*Source text*
If a clearing house (or its nominee(s)), being a corporation, is our shareholder, it may authorize such person or persons as it thinks fit to act as its representative(s) at any meeting or at any meeting of any class of shareholders, provided that the authorization shall specify the number and class of shares in respect of which each such person is so authorized. Each person so authorized pursuant to this provision is deemed to have been duly authorized without further evidence of the facts and is entitled to exercise the same rights and powers on behalf of the recognized clearing house (or its nominee(s)) as if such person was the registered holder of our shares held by that clearing house (or its nominee(s)) including the right to vote individually on a show of hands.

 

While there is nothing under the laws of the Cayman Islands specifically prohibiting or restricting the creation of cumulative voting rights for the election of our directors, unlike the requirement under Delaware General Corporation Law where cumulative voting for the election of directors is permitted only if expressly authorized in the certificate of incorporation, it is not a concept that is accepted as a common practice in the Cayman Islands, and we have made no provisions in our amended and restated memorandum and articles of association to allow cumulative voting for such elections.

 

10


Table of Contents

Protection of Minority Shareholders

 

The Grand Court of the Cayman Islands may, on the application of shareholders holding not less than one fifth of our shares in issue, appoint an inspector to examine our affairs and report thereon in a manner as the Grand Court shall direct. Any shareholder may petition the Grand Court of the Cayman Islands which may make a winding up order, if the court is of the opinion that it is just and equitable that we should be wound up. Claims against us by our shareholders must, as a general rule, be based on the general laws of contract or tort applicable in the Cayman Islands or their individual rights as shareholders as established by our amended and restated memorandum and articles of association.

 

The Cayman Islands courts ordinarily would be expected to follow English case law precedents which permit a minority shareholder to commence a representative action against, or derivative actions in our name to challenge (i) an act which is ultra vires or illegal, (ii) an act which constitutes a fraud against the minority and the wrongdoers are themselves in control of us, and (iii) an irregularity in the passing of a resolution which requires a qualified (or special) majority.

*Stated goal*
Answer these questions from the text on Cayman Islands shareholder rights:
1. What must a clearing house's authorization of its representatives specify?
2. Under Delaware General Corporation Law, when is cumulative voting for the election of directors permitted?
3. What portion of the shares in issue must shareholders hold to apply for the appointment of an inspector?

*Data provided*
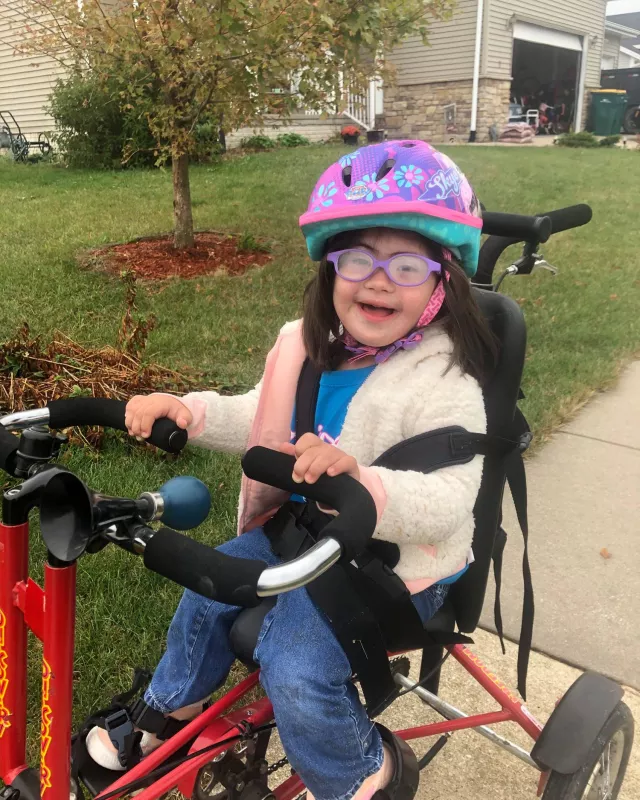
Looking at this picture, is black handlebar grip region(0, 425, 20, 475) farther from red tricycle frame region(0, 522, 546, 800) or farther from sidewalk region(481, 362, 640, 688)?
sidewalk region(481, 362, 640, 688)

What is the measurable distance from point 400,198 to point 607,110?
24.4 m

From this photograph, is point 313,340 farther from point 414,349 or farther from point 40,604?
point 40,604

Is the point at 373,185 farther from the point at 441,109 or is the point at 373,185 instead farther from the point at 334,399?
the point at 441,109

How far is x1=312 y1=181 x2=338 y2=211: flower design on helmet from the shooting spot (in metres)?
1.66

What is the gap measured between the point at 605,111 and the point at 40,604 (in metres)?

*Output below*
1. It must specify the number and class of shares for which each authorized person is authorized.
2. It is permitted only if expressly authorized in the certificate of incorporation.
3. They must hold not less than one fifth of the shares in issue.